Ciúme – A faísca de Eros
O monstro de olhos verdes
causa muita desgraça, mas a ausência dessa serpente horrorosa indica a presença
de um cadáver cujo o nome é Eros.
Minna Antrim
P: Qual o segredo das
relações duradouras?
R: A infidelidade. Não o ato
em si, mas sua ameaça. Segundo Proust, uma injeção de ciúmes é a única coisa
capaz de resgatar uma relação arruinada pelo hábito.
Allain de Botton. Como Proust pode mudar sua vida
Eurípedis, Ovídio, Shakespeare, Tolstói, Proust, Flaubert, Stendhal, D.H.
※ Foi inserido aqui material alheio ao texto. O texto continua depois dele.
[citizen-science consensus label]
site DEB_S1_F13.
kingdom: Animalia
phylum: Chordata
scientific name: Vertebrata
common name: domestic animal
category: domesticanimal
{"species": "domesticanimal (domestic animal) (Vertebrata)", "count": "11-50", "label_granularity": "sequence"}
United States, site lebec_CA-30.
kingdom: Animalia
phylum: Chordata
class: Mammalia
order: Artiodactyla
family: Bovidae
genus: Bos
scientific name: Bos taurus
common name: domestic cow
Lawrence, Austen, as irmãs Bronte, Atwood – inúmeros gigantes da literatura
mergulharam no tema da infidelidade. No cerne de muitas dessas narrativas está
uma das emoções mais complexas, o ciúme – “aquela mistura nauseante de
possessividade, desconfiança, raiva e humilhação que pode tragar sua mente e
ameaçar sua essência enquanto você mede o rival”, como descreve a antropóloga
evolutiva Helen Fisher.
Scheinkman e Werneck se interessam especificamente pelas diferenças
culturais na interpretação do ciúme. Segundo elas, “reconhecido no mundo todo
como motivação para crimes passionais, o ciúme é definido em certas culturas
como uma força destrutiva que
precisa ser contida, enquanto em outras é concebido como um companheiro do amor e guardião da
monogamia, essencial para proteger a união do casal”.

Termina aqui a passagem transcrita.